#### Entries provided
● ● ● ● ● ● ●

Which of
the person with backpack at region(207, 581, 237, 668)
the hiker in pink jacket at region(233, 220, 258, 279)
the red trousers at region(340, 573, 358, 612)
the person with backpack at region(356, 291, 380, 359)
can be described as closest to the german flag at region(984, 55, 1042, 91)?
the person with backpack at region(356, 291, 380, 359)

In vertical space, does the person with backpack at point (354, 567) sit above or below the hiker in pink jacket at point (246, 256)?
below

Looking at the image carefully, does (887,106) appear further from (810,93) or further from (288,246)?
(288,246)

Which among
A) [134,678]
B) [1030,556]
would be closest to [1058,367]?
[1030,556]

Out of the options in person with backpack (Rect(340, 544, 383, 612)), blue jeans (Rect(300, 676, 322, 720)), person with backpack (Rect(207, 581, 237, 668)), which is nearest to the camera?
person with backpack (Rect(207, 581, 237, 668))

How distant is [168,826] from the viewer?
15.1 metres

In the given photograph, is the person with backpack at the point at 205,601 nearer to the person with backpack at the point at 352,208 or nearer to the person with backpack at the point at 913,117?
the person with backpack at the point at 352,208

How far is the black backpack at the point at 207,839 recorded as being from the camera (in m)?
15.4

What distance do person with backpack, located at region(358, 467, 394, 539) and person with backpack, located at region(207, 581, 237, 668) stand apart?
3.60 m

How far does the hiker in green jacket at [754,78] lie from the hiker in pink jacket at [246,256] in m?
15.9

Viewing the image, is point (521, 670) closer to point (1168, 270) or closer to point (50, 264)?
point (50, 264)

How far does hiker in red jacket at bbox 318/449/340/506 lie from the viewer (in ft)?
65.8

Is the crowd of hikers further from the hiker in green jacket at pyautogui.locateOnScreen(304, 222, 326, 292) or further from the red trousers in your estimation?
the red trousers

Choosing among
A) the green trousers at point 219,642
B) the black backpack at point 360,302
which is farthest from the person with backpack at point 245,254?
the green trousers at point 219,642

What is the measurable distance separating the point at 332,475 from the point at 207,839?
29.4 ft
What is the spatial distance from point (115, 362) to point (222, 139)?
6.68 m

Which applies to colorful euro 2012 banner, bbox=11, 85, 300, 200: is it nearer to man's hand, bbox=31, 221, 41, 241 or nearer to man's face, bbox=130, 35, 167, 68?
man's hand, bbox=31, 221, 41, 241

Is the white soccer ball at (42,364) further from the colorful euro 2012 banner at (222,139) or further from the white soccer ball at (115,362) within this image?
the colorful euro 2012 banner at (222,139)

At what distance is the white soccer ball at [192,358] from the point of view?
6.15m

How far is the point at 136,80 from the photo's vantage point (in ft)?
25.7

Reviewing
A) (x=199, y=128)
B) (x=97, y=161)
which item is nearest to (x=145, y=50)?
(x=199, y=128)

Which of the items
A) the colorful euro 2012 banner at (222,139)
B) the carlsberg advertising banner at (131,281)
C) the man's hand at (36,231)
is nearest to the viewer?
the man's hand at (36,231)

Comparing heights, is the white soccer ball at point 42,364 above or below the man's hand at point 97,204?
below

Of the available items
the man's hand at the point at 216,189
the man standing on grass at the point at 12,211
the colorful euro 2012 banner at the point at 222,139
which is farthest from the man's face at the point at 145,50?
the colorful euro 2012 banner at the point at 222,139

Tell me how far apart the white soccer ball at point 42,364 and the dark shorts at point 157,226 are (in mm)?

● ● ● ● ● ● ●

#### Exercise goal
Reproduce the listing above word for word, from its very first line through the line that contains "15.1 metres", with both of those lines included.

#### Exercise output
Which of
the person with backpack at region(207, 581, 237, 668)
the hiker in pink jacket at region(233, 220, 258, 279)
the red trousers at region(340, 573, 358, 612)
the person with backpack at region(356, 291, 380, 359)
can be described as closest to the german flag at region(984, 55, 1042, 91)?
the person with backpack at region(356, 291, 380, 359)

In vertical space, does the person with backpack at point (354, 567) sit above or below the hiker in pink jacket at point (246, 256)?
below

Looking at the image carefully, does (887,106) appear further from (810,93) or further from (288,246)?
(288,246)

Which among
A) [134,678]
B) [1030,556]
would be closest to [1058,367]?
[1030,556]

Out of the options in person with backpack (Rect(340, 544, 383, 612)), blue jeans (Rect(300, 676, 322, 720)), person with backpack (Rect(207, 581, 237, 668)), which is nearest to the camera?
person with backpack (Rect(207, 581, 237, 668))

How distant is [168,826] from the viewer?
15.1 metres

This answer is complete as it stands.